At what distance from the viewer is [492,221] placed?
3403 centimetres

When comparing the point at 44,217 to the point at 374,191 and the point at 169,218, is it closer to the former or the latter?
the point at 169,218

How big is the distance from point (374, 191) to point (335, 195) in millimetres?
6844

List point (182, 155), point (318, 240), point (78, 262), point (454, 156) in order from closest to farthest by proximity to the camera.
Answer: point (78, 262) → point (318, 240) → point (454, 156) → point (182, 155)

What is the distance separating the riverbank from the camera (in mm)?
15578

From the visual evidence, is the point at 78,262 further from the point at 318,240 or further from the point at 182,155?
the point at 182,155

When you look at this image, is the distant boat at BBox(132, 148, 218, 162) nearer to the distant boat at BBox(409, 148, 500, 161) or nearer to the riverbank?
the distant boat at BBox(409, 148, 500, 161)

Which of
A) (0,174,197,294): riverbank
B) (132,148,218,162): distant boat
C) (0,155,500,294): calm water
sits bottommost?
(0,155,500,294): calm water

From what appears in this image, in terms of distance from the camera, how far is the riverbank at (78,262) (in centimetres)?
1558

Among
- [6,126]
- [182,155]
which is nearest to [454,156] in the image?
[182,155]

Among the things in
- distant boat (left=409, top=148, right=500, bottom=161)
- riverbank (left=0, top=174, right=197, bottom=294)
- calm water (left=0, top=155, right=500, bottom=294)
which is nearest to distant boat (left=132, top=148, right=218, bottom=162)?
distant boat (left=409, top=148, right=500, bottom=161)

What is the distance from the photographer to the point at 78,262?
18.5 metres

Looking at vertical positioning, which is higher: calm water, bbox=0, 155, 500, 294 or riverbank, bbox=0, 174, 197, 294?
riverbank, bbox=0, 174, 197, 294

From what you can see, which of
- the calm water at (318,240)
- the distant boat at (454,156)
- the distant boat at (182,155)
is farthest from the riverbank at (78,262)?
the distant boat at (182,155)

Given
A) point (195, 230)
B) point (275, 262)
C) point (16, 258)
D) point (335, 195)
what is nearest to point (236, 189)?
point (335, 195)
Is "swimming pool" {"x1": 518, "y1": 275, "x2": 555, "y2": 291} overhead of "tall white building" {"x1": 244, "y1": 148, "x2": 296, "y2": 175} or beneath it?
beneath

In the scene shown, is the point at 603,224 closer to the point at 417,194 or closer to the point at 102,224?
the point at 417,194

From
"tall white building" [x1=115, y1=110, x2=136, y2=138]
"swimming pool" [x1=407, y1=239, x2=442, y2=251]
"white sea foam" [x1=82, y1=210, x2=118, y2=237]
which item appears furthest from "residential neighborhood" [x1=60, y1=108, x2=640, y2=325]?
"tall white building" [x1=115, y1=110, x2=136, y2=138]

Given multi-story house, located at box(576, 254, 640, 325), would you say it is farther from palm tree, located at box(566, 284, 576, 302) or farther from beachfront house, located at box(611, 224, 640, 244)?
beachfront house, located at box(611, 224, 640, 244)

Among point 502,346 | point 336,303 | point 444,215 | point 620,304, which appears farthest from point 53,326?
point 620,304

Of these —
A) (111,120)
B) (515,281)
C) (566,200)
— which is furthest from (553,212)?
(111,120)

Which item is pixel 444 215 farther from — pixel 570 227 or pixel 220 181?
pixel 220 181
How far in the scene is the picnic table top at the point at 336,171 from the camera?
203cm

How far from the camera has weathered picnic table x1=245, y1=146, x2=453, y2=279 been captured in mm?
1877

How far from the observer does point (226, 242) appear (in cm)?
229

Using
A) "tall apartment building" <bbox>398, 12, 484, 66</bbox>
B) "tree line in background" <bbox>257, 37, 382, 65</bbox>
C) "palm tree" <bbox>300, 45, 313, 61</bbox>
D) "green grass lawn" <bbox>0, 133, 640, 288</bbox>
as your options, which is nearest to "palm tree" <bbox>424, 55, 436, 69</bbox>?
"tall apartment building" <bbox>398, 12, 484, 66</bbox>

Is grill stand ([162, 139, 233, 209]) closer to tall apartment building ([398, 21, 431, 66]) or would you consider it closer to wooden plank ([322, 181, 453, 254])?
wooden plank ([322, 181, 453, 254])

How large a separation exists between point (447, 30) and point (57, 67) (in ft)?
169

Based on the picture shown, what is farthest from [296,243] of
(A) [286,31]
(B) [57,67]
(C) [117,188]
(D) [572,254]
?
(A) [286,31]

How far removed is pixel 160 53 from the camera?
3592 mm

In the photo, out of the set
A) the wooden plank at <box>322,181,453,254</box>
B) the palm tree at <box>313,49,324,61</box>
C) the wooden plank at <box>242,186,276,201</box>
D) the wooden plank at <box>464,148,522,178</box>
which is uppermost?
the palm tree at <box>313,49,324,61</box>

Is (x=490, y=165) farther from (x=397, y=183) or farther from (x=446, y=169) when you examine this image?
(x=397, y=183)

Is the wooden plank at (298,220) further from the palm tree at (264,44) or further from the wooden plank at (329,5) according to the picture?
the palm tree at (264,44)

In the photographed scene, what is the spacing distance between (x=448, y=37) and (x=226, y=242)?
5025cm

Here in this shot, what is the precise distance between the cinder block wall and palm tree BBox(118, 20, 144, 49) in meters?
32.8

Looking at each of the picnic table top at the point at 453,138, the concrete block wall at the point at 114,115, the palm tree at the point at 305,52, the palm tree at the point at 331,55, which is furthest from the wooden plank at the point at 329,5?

+ + + + +

Given task | Rewrite the records from the line containing "How large a" through the end of the records as a Markdown table with the columns Row and Line, one nonblank line per row.

Result of this task |
| Row | Line |
|---|---|
| 1 | How large a separation exists between point (447, 30) and point (57, 67) (in ft)? |
| 2 | 169 |
| 3 | Based on the picture shown, what is farthest from [296,243] of |
| 4 | (A) [286,31] |
| 5 | (B) [57,67] |
| 6 | (C) [117,188] |
| 7 | (D) [572,254] |
| 8 | ? |
| 9 | (A) [286,31] |
| 10 | How far removed is pixel 160 53 from the camera? |
| 11 | 3592 mm |
| 12 | In the photo, out of the set |
| 13 | A) the wooden plank at <box>322,181,453,254</box> |
| 14 | B) the palm tree at <box>313,49,324,61</box> |
| 15 | C) the wooden plank at <box>242,186,276,201</box> |
| 16 | D) the wooden plank at <box>464,148,522,178</box> |
| 17 | which is uppermost? |
| 18 | the palm tree at <box>313,49,324,61</box> |
| 19 | Is (x=490, y=165) farther from (x=397, y=183) or farther from (x=446, y=169) when you examine this image? |
| 20 | (x=397, y=183) |
| 21 | Is the wooden plank at (298,220) further from the palm tree at (264,44) or further from the wooden plank at (329,5) according to the picture? |
| 22 | the palm tree at (264,44) |
| 23 | In the photographed scene, what is the spacing distance between (x=448, y=37) and (x=226, y=242)? |
| 24 | 5025cm |
| 25 | Here in this shot, what is the precise distance between the cinder block wall and palm tree BBox(118, 20, 144, 49) in meters? |
| 26 | 32.8 |
| 27 | Looking at each of the picnic table top at the point at 453,138, the concrete block wall at the point at 114,115, the palm tree at the point at 305,52, the palm tree at the point at 331,55, which is furthest from the wooden plank at the point at 329,5? |